◆ Dataset entries

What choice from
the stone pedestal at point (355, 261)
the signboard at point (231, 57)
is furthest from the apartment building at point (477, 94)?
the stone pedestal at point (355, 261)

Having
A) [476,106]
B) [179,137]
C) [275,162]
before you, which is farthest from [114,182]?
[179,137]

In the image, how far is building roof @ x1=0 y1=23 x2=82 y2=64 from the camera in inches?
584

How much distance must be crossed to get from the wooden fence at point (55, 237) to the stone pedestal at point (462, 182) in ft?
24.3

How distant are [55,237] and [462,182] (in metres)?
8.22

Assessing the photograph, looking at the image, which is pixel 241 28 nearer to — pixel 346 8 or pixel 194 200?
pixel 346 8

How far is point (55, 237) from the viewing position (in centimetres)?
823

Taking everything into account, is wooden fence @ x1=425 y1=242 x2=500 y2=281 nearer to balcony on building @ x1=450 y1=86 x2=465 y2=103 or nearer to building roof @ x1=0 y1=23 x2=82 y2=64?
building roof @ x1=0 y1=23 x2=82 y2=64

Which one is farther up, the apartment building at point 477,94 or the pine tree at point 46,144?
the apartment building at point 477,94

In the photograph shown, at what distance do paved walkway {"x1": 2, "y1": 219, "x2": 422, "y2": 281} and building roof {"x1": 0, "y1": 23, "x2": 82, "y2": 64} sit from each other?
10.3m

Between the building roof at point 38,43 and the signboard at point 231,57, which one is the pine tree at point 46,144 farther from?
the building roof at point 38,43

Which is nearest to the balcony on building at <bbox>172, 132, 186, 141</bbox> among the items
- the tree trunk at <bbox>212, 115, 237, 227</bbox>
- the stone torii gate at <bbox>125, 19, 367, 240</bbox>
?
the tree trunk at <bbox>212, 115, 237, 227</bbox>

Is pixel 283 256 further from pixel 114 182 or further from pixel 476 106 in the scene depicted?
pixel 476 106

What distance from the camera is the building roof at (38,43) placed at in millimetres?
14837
...
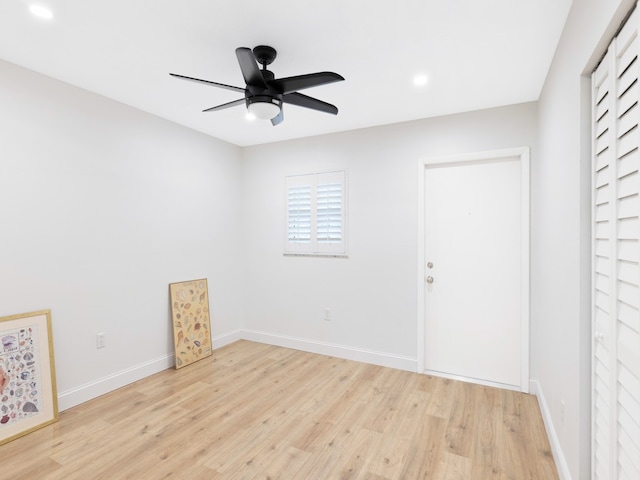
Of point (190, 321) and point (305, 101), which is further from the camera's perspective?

◆ Written request
Which lines of the items above contain the word "wooden"? Report each of them in full.

◆ Final result
How much distance must be crossed to get from the wooden fence at point (55, 237) to the stone pedestal at point (462, 182) in ft?
Taking everything into account, is wooden fence @ x1=425 y1=242 x2=500 y2=281 nearer to balcony on building @ x1=450 y1=86 x2=465 y2=103 or nearer to building roof @ x1=0 y1=23 x2=82 y2=64?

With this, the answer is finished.